William B. Evans donated huge new signal flags from the Tatoosh Island weather station where he was stationed in the 1950s. The flags are larger than the home where they currently live in the warm and dry. With the flags came Pacific Ocean charts, a finely illustrated drawing of Bellingham Bay and Fairhaven in 1891, related posters, a shell-back certificate issued by the USN in 1929, and THEN there's the mounted King Crab specimen that once graced the former Warshall's Sporting Goods store in Seattle. The species is not native to our region, but some of the local fishermen were involved in that fishery. Just try me... I'll find a connection to our archipelago.

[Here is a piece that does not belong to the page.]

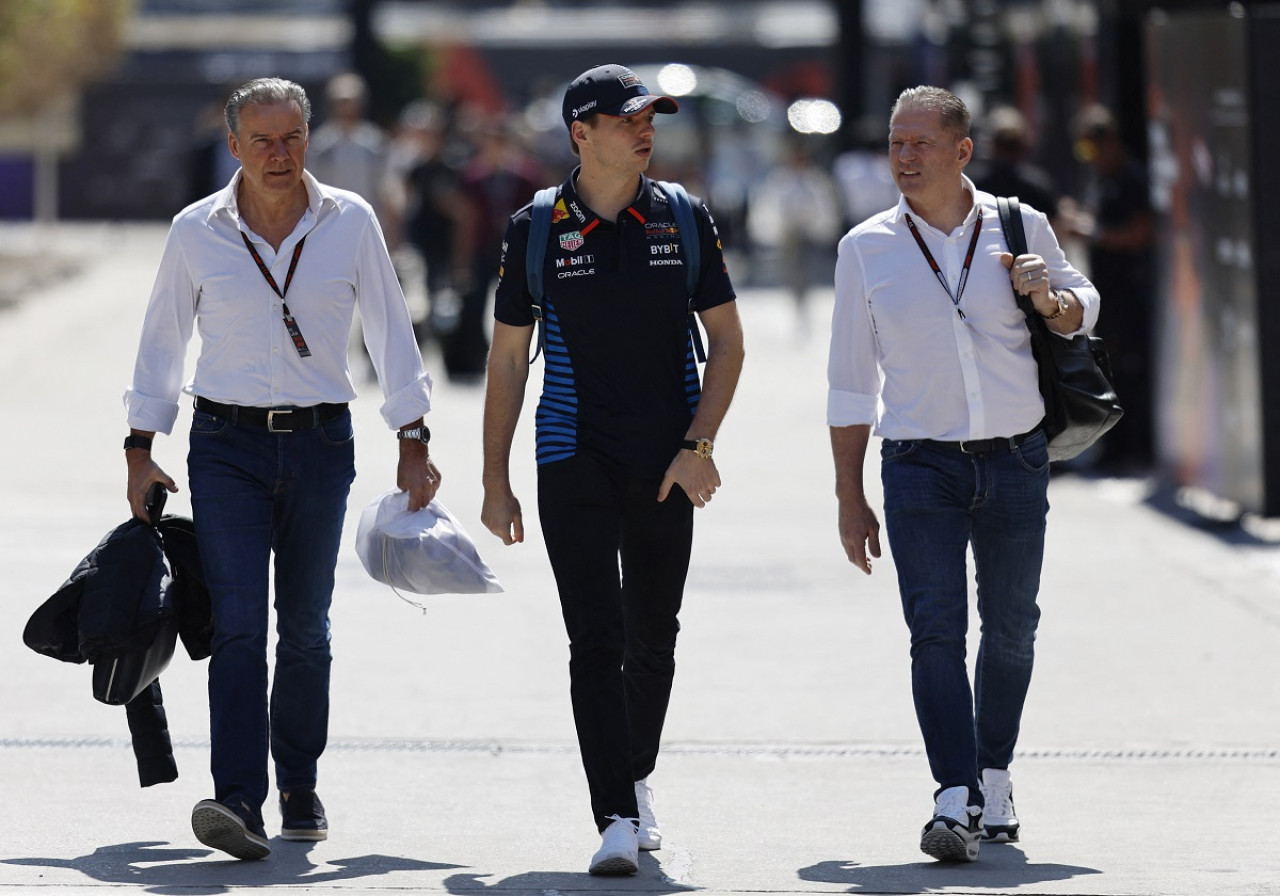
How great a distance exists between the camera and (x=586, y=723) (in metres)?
5.42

Former fisherman Jon Boyer has shared an antique steamer trunk and some glass floats from his personal collection. Kit Africa, Dan Levin, Poul B. Olsen, and Schattauer Sails people have donated or made possible line drawings of vessels from their private files. Skip Bold parted with a wooden bilge pump and a life-ring from his boat, the CORAL SEA.
Taking liberty to slip back one year, flying over the Shaw Island Community Center, there is a gift from 2008. It is the ship windvane designed, crafted, and donated by steamboater John M. Campbell. It features the lumber schooner CAMANO, to commemmorate her 1919 connection to a local sailor, Lyle E. Fowler. John also made a windvane that sits atop the Orcas Post Office.

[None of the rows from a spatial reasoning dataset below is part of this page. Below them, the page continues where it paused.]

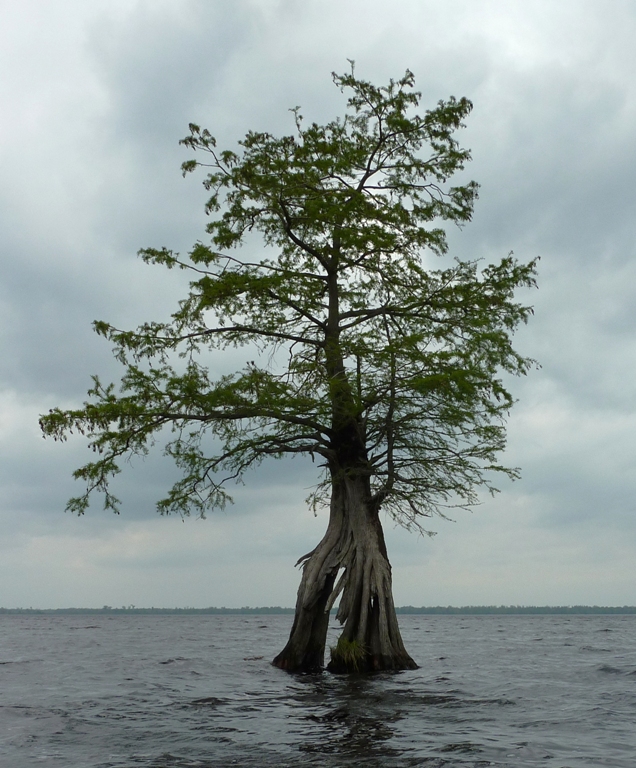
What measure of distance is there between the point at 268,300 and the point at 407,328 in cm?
421

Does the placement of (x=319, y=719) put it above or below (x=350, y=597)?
below

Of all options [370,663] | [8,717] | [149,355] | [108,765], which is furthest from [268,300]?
[108,765]

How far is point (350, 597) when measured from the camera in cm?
2038

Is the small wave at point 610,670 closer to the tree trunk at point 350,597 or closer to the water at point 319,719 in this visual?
the water at point 319,719

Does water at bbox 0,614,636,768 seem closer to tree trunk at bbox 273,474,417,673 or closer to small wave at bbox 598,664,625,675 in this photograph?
small wave at bbox 598,664,625,675

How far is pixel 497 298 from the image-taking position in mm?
21609

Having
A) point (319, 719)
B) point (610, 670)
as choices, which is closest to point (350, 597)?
point (319, 719)

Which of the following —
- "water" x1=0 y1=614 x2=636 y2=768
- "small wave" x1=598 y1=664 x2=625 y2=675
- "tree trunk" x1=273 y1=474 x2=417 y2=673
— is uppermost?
"tree trunk" x1=273 y1=474 x2=417 y2=673

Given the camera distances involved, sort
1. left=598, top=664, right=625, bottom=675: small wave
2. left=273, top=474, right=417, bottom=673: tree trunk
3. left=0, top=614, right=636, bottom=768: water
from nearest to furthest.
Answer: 1. left=0, top=614, right=636, bottom=768: water
2. left=273, top=474, right=417, bottom=673: tree trunk
3. left=598, top=664, right=625, bottom=675: small wave

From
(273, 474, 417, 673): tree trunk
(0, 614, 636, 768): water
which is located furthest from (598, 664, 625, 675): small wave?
(273, 474, 417, 673): tree trunk

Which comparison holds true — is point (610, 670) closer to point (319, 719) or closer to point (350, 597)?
point (350, 597)

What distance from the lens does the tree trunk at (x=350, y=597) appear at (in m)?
19.8

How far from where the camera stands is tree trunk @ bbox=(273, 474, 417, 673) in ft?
65.1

Fine books and journals were added to our reference library. We have these good people to thank; William B. Evans, Mr. and Mrs. Les Gunther, Robin Paterson, Mary Schoen, Gordon Tweit. To the rescue came angels Neil and Angela Bryant with two seven-foot wooden book cases to shelve the growing library.

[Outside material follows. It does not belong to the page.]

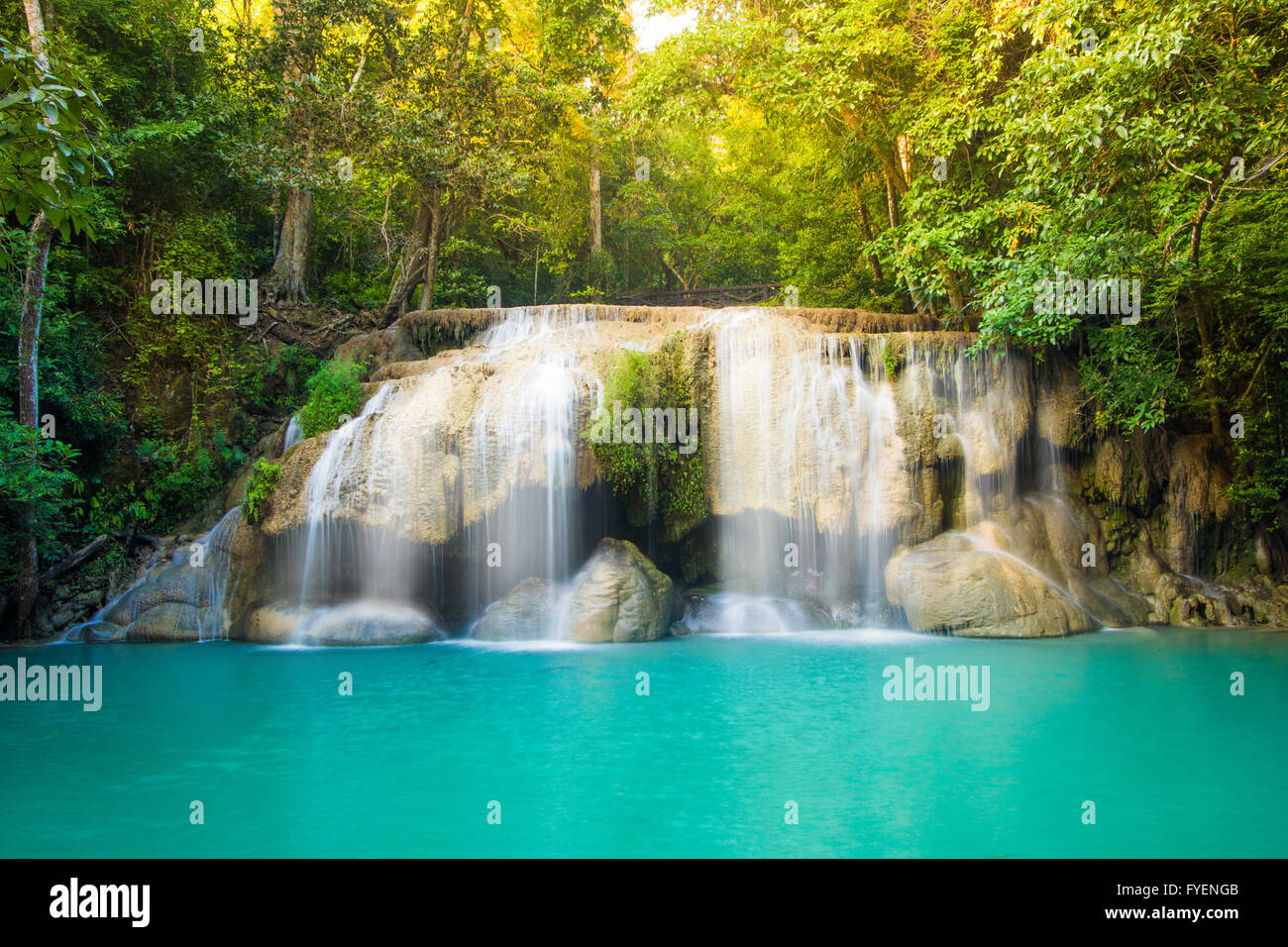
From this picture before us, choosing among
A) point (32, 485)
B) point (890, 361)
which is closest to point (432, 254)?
point (32, 485)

In an earlier blog you learned of the generous donation by Louise Thomas -- the Old Town canoe once seen paddled throughout our county by S.J. County Engineer/Surveyor Erret Graham.
Oceans of thanks also to Louellen McCoy for her fine photo editing skills, John Kennell for some family images of the former pilot schooner GRACIE S; for care packages that come from Kae and Robin Paterson. Debra Madan facilitated the purchase of two pieces of marine art painted by Orcas islander Michelle De Long. Dave Yansen earns points for locating and hauling the heaviest contribution... a piston from the Washington Ironworks main engine of the dearly departed VASHON which he salvaged from the wreck site and donated to us recently. What can I say, some of us loved that boat. The piston has been underwater since 1986; it's being cleaned up before it is ferried out to SJ County.
Kit Africa traveled from Port Townsend to present our first program --- his childhood memories of sailing to Tahiti with his family on board Sterling Hayden's WANDERER in the late 1950s. A donation from sailor guy Mike Douglas made it possible to copy drawings that were loaned to us by Kit.
Captain Tony Lee, MORNING STAR, and rigger Brion Toss sang themselves through a wonderful presentation of their efforts with the restoration of the historical tall ship ELISSA.
To each and all of you and to any that I've temporarily forgotten, please know that firstly, you are adored, and secondly that you are important and necessary to this mission. Many thank yous from the middle of my main.